If you're considering a move to the country, there are a few considerations to be aware of. Some of the key things mortgage lenders will be looking for include:
Water & sewer connections: if you are not connected to the municipal water and/or sewer services, you should ensure any wells and septic systems are properly certified to be in healthy, working order. Many lenders will require formal proof as one of their mortgage conditions.
Zoning & use of land: Residential zoning is ideal, but there can be dozens of other types. In areas with a history of farming, it could still be zoned as agricultural. Lenders will want proof that you only intend to live there, not operate a commercial farm. Be aware of barns, stables, crop fields, and other elements that might come with the property (even if no longer in use).
Distance from major towns & max. loan allowed: when a lender assesses a property, they are concerned with marketability - how easily it can be sold at an acceptable price. Marketability often drops as you get further away from town centres, in part because there are less buyers (no matter how nice the house is).
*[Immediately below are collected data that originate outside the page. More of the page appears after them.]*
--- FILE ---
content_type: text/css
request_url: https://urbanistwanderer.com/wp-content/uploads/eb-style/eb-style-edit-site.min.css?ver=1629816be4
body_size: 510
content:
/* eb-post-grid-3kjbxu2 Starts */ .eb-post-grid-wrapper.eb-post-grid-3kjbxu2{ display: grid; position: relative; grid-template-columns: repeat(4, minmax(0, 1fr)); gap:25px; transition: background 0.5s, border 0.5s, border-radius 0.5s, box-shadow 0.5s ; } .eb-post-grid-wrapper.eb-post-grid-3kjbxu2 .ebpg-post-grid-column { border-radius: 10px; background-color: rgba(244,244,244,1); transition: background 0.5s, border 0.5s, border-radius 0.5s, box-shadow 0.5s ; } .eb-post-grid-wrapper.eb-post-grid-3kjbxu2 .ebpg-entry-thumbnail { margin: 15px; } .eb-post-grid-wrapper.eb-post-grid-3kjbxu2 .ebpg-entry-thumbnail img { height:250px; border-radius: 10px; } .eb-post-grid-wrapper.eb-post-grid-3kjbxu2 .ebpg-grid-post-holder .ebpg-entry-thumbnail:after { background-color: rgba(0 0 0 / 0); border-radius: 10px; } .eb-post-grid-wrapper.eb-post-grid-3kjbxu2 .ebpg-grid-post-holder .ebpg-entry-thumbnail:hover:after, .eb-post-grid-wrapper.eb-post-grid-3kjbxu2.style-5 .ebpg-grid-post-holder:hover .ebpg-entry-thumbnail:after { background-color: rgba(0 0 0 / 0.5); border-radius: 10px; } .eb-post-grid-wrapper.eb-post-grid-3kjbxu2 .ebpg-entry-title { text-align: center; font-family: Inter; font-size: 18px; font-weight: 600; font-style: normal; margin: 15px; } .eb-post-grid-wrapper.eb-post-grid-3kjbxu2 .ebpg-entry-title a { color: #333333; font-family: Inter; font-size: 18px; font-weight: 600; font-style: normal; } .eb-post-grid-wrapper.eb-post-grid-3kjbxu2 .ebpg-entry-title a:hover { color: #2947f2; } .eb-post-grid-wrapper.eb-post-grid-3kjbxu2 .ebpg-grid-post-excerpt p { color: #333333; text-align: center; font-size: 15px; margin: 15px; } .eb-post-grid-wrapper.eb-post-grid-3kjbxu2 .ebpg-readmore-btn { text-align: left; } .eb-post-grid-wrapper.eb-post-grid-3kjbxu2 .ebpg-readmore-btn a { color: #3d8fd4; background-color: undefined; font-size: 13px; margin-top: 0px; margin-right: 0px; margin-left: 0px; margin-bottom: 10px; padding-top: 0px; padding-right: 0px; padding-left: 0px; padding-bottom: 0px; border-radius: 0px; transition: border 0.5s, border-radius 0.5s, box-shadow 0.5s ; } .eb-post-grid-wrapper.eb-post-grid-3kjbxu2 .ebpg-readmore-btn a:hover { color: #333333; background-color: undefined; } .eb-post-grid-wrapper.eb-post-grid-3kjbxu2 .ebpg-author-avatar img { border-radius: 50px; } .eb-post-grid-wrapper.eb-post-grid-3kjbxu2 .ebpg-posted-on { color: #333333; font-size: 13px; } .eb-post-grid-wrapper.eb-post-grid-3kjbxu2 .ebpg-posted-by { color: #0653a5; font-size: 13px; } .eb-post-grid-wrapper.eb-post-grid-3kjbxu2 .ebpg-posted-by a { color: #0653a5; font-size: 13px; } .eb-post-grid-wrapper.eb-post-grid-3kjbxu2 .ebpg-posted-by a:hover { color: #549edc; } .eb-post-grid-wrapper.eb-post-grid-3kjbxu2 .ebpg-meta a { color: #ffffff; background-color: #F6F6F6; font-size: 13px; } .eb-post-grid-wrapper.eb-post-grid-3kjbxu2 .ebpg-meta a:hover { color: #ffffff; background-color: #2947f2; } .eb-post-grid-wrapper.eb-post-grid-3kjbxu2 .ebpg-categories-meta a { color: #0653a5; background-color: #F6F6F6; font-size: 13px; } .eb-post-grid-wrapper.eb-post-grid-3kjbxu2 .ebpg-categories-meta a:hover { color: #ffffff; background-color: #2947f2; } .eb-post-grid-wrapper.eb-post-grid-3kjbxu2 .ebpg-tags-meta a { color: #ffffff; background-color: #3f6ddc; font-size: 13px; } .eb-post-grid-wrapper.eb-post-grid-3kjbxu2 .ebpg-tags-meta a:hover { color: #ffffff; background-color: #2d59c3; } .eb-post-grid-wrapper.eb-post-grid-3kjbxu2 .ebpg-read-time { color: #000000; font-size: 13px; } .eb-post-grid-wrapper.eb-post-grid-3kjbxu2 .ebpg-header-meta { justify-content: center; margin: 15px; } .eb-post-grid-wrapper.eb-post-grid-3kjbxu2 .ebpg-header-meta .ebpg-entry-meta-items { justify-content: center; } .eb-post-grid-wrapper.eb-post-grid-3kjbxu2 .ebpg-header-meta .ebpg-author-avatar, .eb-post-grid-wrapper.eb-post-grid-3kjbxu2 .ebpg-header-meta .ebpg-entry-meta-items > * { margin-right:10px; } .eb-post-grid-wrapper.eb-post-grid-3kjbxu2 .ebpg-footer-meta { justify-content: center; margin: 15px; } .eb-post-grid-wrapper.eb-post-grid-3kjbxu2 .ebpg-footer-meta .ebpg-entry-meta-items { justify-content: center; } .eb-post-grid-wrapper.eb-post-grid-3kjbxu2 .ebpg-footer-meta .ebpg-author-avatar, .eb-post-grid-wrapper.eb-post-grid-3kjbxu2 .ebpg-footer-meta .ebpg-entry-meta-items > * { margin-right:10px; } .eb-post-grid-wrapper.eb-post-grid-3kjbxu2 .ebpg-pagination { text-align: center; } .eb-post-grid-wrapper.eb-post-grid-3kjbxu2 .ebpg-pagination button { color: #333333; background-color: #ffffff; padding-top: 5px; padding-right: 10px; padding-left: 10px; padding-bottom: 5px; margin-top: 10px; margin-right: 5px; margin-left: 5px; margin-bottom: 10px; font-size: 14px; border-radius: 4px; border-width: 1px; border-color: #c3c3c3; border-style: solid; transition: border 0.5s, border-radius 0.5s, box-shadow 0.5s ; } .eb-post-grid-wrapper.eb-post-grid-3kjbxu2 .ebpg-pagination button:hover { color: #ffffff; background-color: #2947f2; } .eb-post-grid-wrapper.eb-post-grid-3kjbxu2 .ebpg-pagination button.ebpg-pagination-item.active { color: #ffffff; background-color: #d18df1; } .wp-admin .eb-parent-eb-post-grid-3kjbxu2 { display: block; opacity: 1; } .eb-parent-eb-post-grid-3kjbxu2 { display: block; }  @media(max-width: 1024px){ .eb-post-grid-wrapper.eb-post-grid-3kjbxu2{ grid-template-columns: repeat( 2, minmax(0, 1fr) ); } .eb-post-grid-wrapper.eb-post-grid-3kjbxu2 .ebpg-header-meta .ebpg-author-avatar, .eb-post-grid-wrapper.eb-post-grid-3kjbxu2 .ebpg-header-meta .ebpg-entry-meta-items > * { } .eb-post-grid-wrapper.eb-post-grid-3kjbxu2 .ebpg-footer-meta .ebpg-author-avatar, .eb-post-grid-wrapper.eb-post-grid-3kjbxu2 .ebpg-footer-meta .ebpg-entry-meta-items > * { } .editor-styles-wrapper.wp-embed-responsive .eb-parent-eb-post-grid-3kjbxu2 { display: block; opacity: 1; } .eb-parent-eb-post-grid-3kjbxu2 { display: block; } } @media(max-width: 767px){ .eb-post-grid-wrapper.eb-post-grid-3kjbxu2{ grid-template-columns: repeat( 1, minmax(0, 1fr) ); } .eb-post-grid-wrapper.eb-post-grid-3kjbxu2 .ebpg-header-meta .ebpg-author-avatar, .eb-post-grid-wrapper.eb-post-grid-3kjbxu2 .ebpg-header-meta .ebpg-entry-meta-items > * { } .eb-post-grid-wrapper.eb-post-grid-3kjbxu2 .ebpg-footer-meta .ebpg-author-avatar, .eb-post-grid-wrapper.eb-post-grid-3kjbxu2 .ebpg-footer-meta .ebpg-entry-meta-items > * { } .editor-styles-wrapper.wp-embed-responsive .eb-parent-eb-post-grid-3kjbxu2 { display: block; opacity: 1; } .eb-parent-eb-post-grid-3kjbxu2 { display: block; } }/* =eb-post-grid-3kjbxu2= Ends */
Consequently, many lenders have maximum loan amounts for rural areas (and some won’t lend there at all). Two guidelines may come across include the hard cutoff (e.g. max loan of 70% of value) and the sliding scale (e.g. loan 80% of the first $1M and 50% of the remaining balance).
Property appraisals: an appraisal from the lender may suffer from a lack of comparable property sales in the area; also, it may only factor in a portion of acreage, and exclude buildings not attached to the primary residence
Increased utility costs: stand-alone heating sources (like oil or propane) and electricity supply charges are often more expensive in rural areas.
This is not to say you can’t get a mortgage on these properties, it just requires a little more diligence to understand what you might be getting into. And on the other side of the equation, these same limitations make it that much harder to SELL rural properties, which is often reflected in lower pricing and extra flexibility on offer conditions.